Early Friday morning John had gone down to feed the chickens and I was getting ready for an appointment in Asheville.  From down at the lower place I heard gunshots. Now this isn't as alarming as you might think -- it could be a varmint of some sort was in the chicken house, a neighbor doing target practice . . . but  I called John on his cell to find out what was up.
He was breathing heavy when he answered and then I got the full story. The Jersey bull that we purchased back in December had tried to kill him.
Now dairy bulls are notoriously bad tempered and we had known this. In fact, Tammy of Fairlight Farms had also warned us. But this bull had been reasonably amiable and we wanted to use him to breed Silverbell and Marigold and Clover  in hopes of another Jersey heifer. And then we would take him to market..

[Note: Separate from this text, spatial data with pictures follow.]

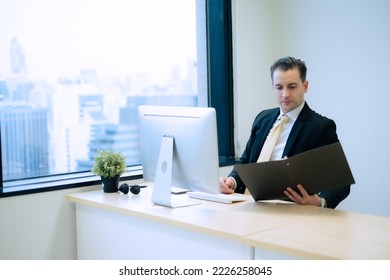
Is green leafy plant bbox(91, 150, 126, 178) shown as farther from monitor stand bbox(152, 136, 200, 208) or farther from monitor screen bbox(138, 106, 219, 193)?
monitor stand bbox(152, 136, 200, 208)

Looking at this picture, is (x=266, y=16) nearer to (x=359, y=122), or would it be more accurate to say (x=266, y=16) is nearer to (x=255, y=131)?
(x=359, y=122)

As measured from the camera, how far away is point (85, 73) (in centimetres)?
350

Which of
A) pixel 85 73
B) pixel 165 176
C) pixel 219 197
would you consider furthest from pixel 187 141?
pixel 85 73

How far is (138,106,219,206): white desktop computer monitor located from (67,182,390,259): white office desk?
0.15 meters

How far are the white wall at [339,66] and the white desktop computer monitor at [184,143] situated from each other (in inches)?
56.8

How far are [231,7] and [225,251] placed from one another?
233 centimetres

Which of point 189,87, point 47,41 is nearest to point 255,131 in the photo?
point 189,87

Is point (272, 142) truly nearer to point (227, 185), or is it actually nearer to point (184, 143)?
point (227, 185)

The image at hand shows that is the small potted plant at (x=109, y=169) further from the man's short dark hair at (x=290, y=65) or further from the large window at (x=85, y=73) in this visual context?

As of now, Marigold and Clover are bred and recently the bull had been getting more and more difficult to deal with -- breaking through fences and being a general nuisance. On Friday morning when John was feeding and watering the chickens, the bull was hanging about and generally acting menacing. John wanted to move him and the Jersey Girls to another pasture so he went to get a bucket of feed to toll them through the gate. And since the bull was acting weird, he also got his pistol.  Sometimes a shot in the air works to warn off  critter,John was leading the cows toward the gate when the bull charged. Pushing through the cows, ignoring the bucket of feed, he hit John squarely in the chest, knocking him through a board fence. John says he was lying there on his back, looking through the broken boards at the bull who looked as if he was ready to come through the remaining board and finish what he'd started.

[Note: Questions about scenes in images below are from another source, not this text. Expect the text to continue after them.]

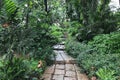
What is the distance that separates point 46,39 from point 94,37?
4.41ft

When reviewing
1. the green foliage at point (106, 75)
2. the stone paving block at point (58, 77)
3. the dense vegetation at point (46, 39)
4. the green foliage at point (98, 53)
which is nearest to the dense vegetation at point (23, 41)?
the dense vegetation at point (46, 39)

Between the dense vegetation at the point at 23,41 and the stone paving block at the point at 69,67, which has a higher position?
the dense vegetation at the point at 23,41

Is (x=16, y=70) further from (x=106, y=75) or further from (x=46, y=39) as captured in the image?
A: (x=46, y=39)

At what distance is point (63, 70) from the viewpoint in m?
5.08

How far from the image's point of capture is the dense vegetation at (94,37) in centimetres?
462

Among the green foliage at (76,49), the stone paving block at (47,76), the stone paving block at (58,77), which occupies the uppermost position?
the green foliage at (76,49)

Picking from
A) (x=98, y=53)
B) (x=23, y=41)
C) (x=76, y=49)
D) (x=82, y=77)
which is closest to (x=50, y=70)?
(x=82, y=77)

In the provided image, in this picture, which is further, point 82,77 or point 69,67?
point 69,67

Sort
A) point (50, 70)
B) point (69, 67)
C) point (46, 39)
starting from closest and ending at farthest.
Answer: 1. point (50, 70)
2. point (69, 67)
3. point (46, 39)

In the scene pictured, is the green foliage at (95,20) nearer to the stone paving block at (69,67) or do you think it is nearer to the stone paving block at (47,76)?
the stone paving block at (69,67)

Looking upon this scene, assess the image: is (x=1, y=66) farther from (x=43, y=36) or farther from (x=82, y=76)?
(x=43, y=36)

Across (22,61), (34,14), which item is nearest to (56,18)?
(34,14)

So, still on his back, John reached for his pistol. Those were the shots that I heard..
This was such a narrow escape. If the bull had knocked him down out in the open pasture, things could have been quite different.   As it was, John escaped with nothing more than some spectacular bruising and the job of getting the 1200 pound corpse on a trailer to take to the landfill. 
Life on the farm -- not always idyllic.